Why does the discrete spectacular display of instrumental prowess get such short shrift from rock critics? Partly it’s because of the profession’s bias towards the idea of communication—seeing music as primarily about the transmission of an emotion, a narrative, a message or statement. Prolonged detours into consideration of sheer musicality is seen as a digression, or even as decadent. I think another factor behind this disinterest in or distrust of the guitar solo is a lingering current of anti-theatricality – the belief that rock is not a form of showbiz, that it has higher purposes than razzle-dazzle or acrobatics. A guitar solo is like a soliloquy, but one that is all sound and fury, signifying nothing (or nothing articulable, anyway). It’s also similar to an aria, that single-voice showcase in opera, the most theatrical of music forms. Adding to the distaste is the way that guitar soloing is typically accompanied by ritualized forms of acting-out: stage moves, axe-thrusting stances, “guitar-face.”  This makes the whole business seem histrionic and hammy, an insincere pantomime of intensity that’s rehearsed down to every last grimacing inflection rather than spontaneously felt; an exteriorized code rather than an innermost eruption.  

How would you start to formulate a critical lexicon to defend, or at least, understand, this neglected aspect of rock? In the past, I’ve ransacked Bataille’s concept of “expenditure-without-return”, seeing a potlatch spirit of extravagance at work in the sheer gratuitousness of sound-in-itself. That in turn might connect the soloist’s showing-off to an abjection at the heart of performance itself – the strangeness of exposing one’s emotions and sexuality in front of strangers. Another resource might be queer theory and camp studies, especially where they converge with music itself, as in Wayne Koestenbaum’s book about opera, The Queen’s Throat. The guitar hero could be seen, subversively, as a diva, a maestro of melodramatics.

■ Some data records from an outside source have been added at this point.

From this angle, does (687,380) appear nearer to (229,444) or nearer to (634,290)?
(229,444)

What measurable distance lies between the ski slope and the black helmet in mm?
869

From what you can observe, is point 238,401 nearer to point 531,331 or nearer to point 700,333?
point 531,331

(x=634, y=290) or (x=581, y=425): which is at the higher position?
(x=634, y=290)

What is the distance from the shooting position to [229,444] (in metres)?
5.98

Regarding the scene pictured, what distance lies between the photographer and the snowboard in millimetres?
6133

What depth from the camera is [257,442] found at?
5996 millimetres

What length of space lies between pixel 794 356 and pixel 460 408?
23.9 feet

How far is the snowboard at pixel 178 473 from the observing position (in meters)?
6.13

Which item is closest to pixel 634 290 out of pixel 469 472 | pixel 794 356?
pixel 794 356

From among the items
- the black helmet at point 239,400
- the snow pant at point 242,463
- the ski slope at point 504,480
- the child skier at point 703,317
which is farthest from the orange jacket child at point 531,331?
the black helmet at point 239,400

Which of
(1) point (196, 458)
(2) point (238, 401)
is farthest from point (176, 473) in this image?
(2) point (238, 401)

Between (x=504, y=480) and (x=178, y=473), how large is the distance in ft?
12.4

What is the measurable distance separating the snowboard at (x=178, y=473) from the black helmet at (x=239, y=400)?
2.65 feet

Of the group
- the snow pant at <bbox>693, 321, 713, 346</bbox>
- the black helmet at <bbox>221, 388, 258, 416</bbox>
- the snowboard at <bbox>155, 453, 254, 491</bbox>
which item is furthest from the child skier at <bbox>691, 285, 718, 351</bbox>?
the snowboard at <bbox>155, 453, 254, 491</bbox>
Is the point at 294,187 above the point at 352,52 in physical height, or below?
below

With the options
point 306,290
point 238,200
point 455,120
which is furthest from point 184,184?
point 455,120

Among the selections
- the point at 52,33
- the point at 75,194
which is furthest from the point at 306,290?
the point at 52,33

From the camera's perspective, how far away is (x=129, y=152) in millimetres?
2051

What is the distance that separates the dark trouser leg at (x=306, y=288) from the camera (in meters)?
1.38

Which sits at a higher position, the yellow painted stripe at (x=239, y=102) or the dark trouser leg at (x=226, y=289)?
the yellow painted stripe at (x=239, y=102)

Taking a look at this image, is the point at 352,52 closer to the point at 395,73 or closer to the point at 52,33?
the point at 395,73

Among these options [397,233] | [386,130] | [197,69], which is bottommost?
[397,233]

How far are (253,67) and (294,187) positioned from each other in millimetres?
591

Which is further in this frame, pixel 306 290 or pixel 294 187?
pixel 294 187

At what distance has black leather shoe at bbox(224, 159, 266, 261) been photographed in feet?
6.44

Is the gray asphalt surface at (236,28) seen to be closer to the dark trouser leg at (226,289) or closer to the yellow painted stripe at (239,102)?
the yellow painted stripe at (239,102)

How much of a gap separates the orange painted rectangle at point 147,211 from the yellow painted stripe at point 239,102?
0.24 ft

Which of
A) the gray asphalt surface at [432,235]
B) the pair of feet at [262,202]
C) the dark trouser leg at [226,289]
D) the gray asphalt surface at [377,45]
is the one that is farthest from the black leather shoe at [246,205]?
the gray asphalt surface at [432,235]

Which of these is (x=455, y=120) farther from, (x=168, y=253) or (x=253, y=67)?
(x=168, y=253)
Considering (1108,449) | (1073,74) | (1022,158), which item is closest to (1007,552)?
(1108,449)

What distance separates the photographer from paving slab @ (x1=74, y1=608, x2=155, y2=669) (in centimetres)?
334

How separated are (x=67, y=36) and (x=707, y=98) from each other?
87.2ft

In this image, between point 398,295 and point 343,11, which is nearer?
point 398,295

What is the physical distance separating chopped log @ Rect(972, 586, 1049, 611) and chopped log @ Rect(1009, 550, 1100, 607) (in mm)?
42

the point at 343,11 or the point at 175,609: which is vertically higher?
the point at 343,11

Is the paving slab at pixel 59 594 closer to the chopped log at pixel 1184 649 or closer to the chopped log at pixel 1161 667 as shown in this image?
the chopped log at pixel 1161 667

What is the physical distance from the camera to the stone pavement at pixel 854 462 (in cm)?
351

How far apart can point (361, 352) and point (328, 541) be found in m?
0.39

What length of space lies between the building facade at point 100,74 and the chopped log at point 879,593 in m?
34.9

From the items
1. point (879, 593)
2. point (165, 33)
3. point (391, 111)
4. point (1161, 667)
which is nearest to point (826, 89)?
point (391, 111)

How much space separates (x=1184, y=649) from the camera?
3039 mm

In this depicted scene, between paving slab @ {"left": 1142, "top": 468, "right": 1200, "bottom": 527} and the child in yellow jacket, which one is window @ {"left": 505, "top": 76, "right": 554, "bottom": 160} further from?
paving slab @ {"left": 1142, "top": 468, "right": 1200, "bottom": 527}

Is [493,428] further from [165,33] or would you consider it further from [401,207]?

The ultimate convergence of these ideas would be Queen - the royal marriage of Freddie Mercury’s prima donna preening and Brian May’s pageant of layered and lacquered guitars.  Queen’s baroque ‘n’ roll made my flesh crawl as a good post-punker, but as a no-longer solo-phobe, I’ve succumbed to their vulgar exquisiteness. From the phased filigree of “Killer Queen” to the kitsch military strut of “We Will Rock You”, May’s playing is splendour for splendour’s sake – a peasant’s, or dictator’s, idea of beauty. Anti-punk to the core, and perhaps the true and final relapse of rebel rock into show business.